APENAS UM FIO
DE BARBA
Neumar Monteiro
Hoje não se mede o caráter de um homem por um fio de barba nem pela
digital do polegar, conforme décadas anteriores: deterioraram-se os parâmetros
e fragmentou-se a confiança mútua. Tudo é deduzido pelo dinheiro ou pela
aparência, como se dignidade tivesse cara, bens ou peso.
Houve
um tempo em que os filhos diziam com orgulho: meu pai era pobre, porém honesto,
e com ele aprendi a ser digno e a respeitar o próximo. Nestes tempos difíceis a
convivência esfriou, a amizade arrefeceu-se e a honestidade virou coisa de
bobo, enquanto a esperteza subiu para a categoria mais apreciável para se dar
bem na vida. Irmão contra irmão projetando o exemplo de Caim na luta fratricida
de sobressair-se em detrimento do outro.

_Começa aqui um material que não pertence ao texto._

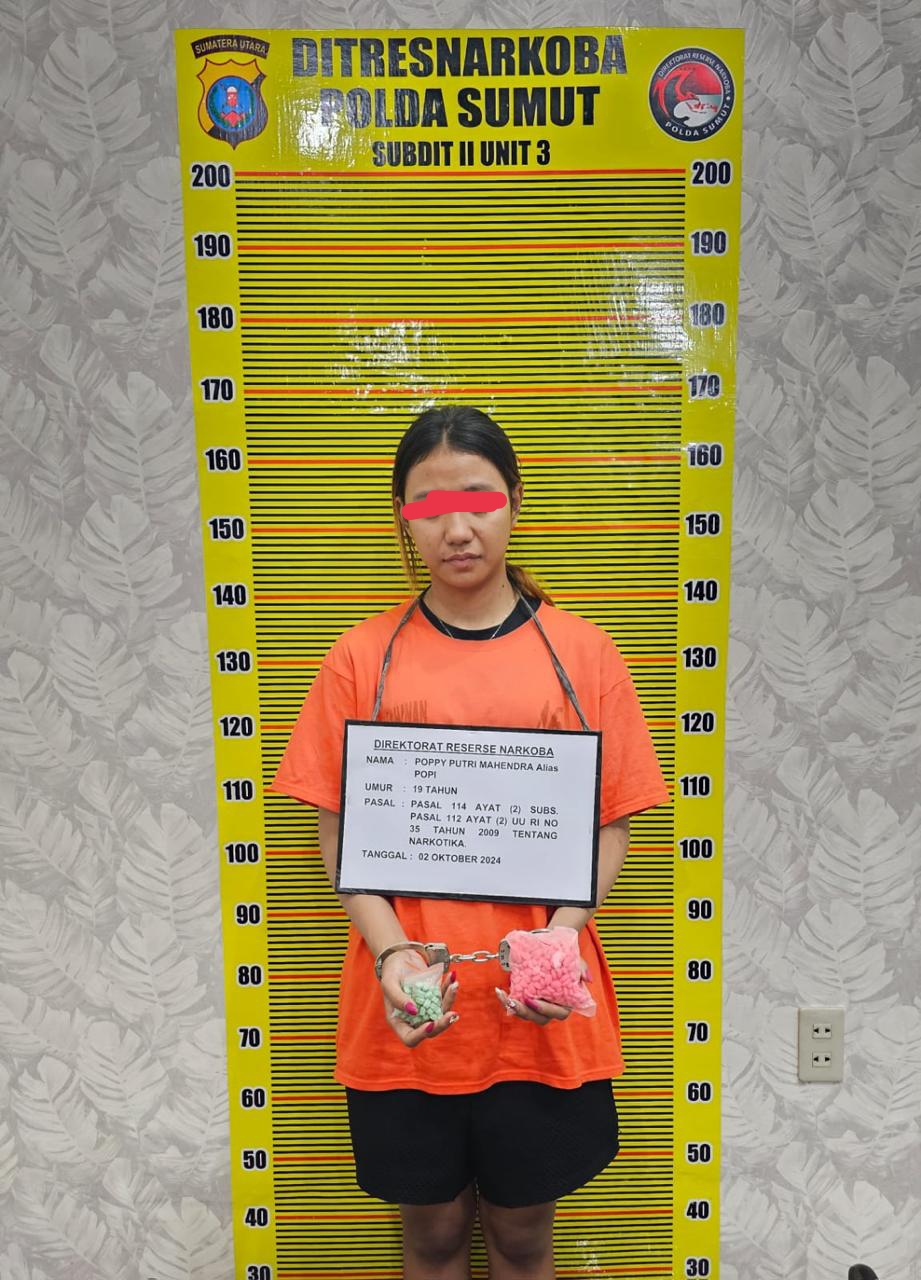 Polda Sumut Tangkap Wanita Muda Bawa Ratusan Butir Ekstasi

Um vale tudo, uma tacada de sorte, uma
rasteira sem dó no sentimentalismo e nos obstáculos. Assim são os nossos dias.
Não
que em outras épocas não existissem os espertalhões; sempre existiram. Não obstante,
muito embora a transgressão, talvez restasse no fundo da consciência o remorso
do ato praticado, do pão subtraído e da ignomínia perpetrada. Sinceramente, já
não cremos em remorso, em justiça ou no castigo divino. O homem atual fechou-se
num casulo onde habita sozinho num ego inflado de orgulho. Pouco a pouco nos
transformamos no algoz de nós mesmos, cheios de traumas, neuroses, depressões e
insensatez – frutos da nova mentalidade.
Talvez,
por tudo isso, nossos olhos sempre se volvam para o passado quando as ilusões
eram tantas que corriam céleres para o futuro. Aqui chegamos os sobreviventes
do AI-5, época da repressão política em nome da segurança nacional e de tantos
outros percalços que nos vincaram o rosto, mas ainda capazes de velejar esperançosos
pelos mares da vida. Reaprendemos a sorrir apesar do que já passamos na
trajetória. Não o riso solto que bailava
em nossos lábios, mas o sorriso adulto dos que venceram apesar de tudo. Nos
dias atuais, de vicissitudes tantas, compreendemos a aventura da sobrevivência,
fato tal que concluímos: só sobrevivem os que merecem envelhecer.